Quelle: Kleinheyer, Gerd (Hrsg.): Deutsche und europäische Juristen

aus neun Jahrhunderten. Heidelberg 1996. S.56-57.

 

Die Büchersammlung Christoph Besolds an der Universitätsbibliothek Salzburg

 

Als eines der wichtigsten Ereignisse in der Anfangszeit der Salzburger Universitätsbibliothek wird der Ankauf der Bibliothek des Juristen Ch. Besold gesehen. 1649 wurden die 3820 Bände vom damaligen Rektor P. Alfons Stadelmayr für die Summe von 3150 Gulden aus dem Nachlass Besolds erworben. Das Verhältnis zwischen Druckschriften und Handschriften ist innerhalb der Besold-Bibliothek äußerst ungleich: Geht man von der Gesamtzahl von 3820 Bänden aus, stehen 3813 Drucken sieben Handschriften gegenüber. Besold versah fast jedes seiner Bücher mit einem Besitzervermerk und vermerkte in ihnen auch die Buchstabenfolge ATS + CTC (= Abrenuntio tibi Satana & coniungor tibi Christe) als sein Motto.

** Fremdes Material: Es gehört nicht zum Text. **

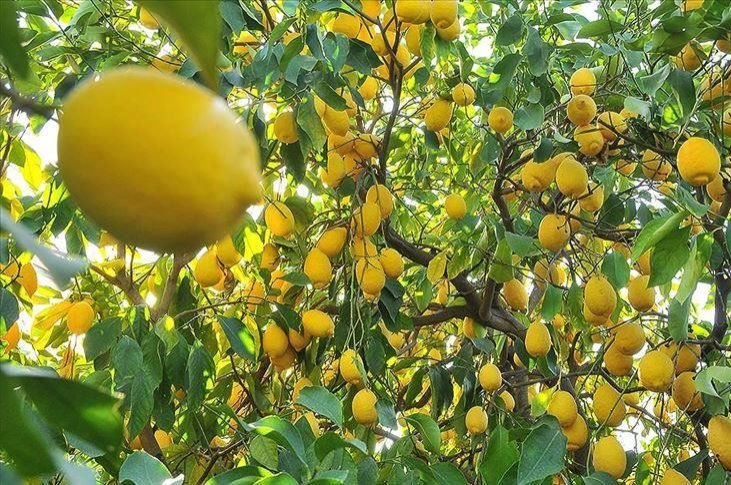 Lemon exports from Turkey will now be subject to registration to meet domestic demand. (AA Photo)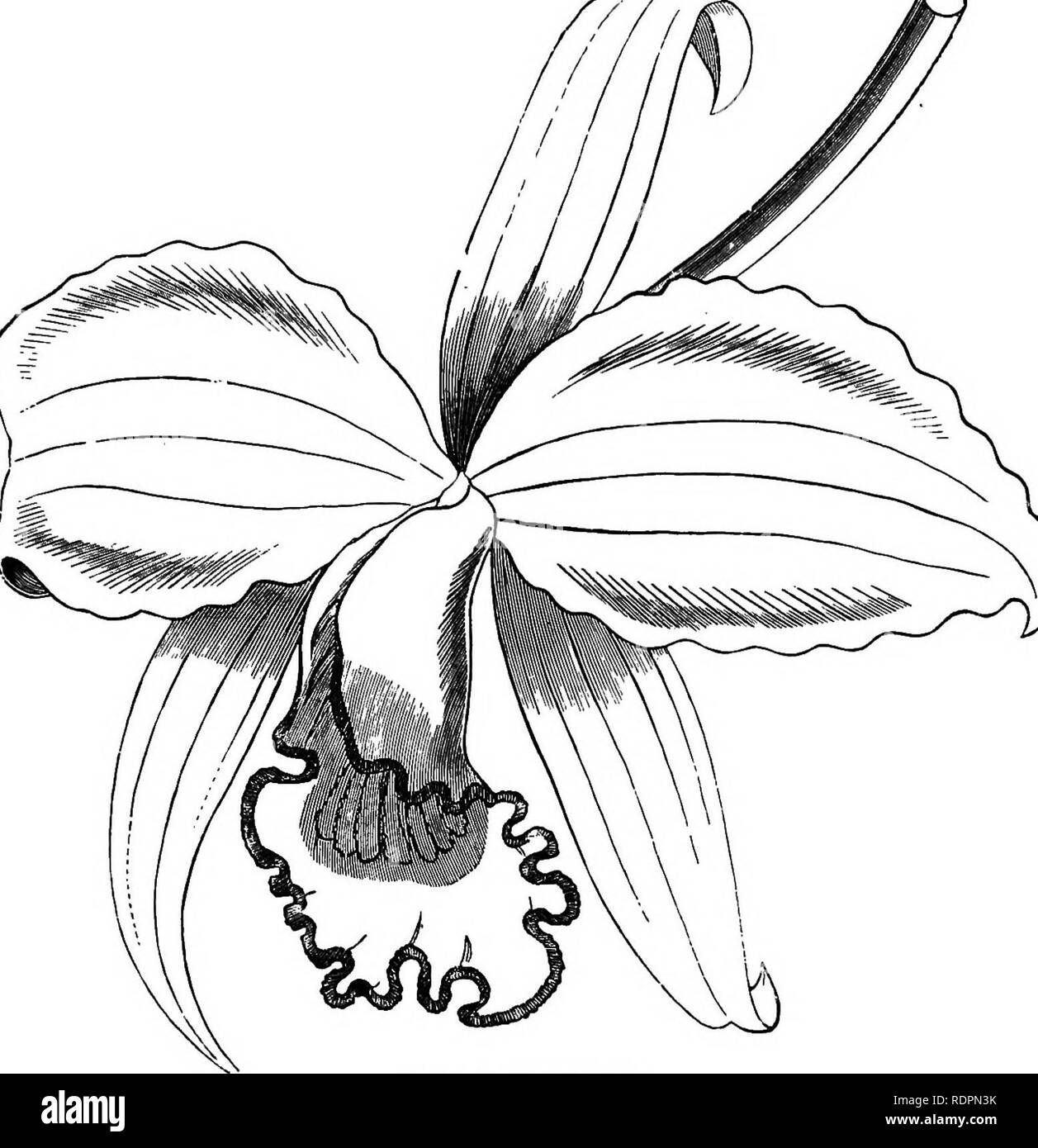 . The orchid-grower's manual, containing descriptions of the best species and varieties of orchidaceous plants in cultivation ... Orchids. LAKLIA. 439 L. LAWRENCEANA—See Laelia crispilabia. L. LEEANA, Bchh. f.—This is a very dwarf-growing and distinct Laelia, supposed to be a natural hybrid. In growth it somewhat resembles Cattleya inarginata, but the pseudobulbs and leaves are considerably longer. The flowers are very handsome, the sepals and petals being rosy-magenta, and the anterior lobe of the lip bright magenta-crimson; the lateral lobes of the lip, which enclose the column, are pale ros - Stock Image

Ein Überblick über den thematischen Aufbau der Gesamtbibliothek ist abgedruckt bei A. J. Hammerle, Die Salzburger k.k. öffentliche Studien-Bibliothek in historisch-statistischer Beziehung.  Salzburg 1889, S.5f:

"Libri Philosophici et philologici (611 Werke), Libri Medic. et natur. (162), Libri histor. geograph. etc. (555), Libri Hispanici, Italici et Gallici (426), Catalogus librorum Theologicorum a Catholicis etenim adprobatorum (431), Catalogus librorum a Luteranis vel Calvinistis, aliisque editorum, qui Catholicis non adstipulantur. Contenens etenim Patres, aliosque vetustiores, non a Catholicis editos (ca. 488), Catalogus Librorum Hebronicorum vel ad Sanctam; aliasque Orientales Linguas spectantium (103), Catalogus Librorum Juristarum (740), Catalogus Librorum Politicorum (304 Werke)."

 

Die ersten großen Verluste entstanden durch den Zugriff der Franzosen während der Besatzung Salzburgs und durch die nachhaltigen Forderungen der Münchner Bibliothekare, als Salzburg zu Bayern gehörte. So befinden sich in der Bayerischen Staatsbibliothek noch heute mehrere alte Handschriften deutscher Mystiker, welche den Besitzervermerk Besolds tragen. Weitere Verluste aus dem Gebiet der schönen Literatur oder der Naturwissenschaft sind im vorigen Jahrhundert entstanden.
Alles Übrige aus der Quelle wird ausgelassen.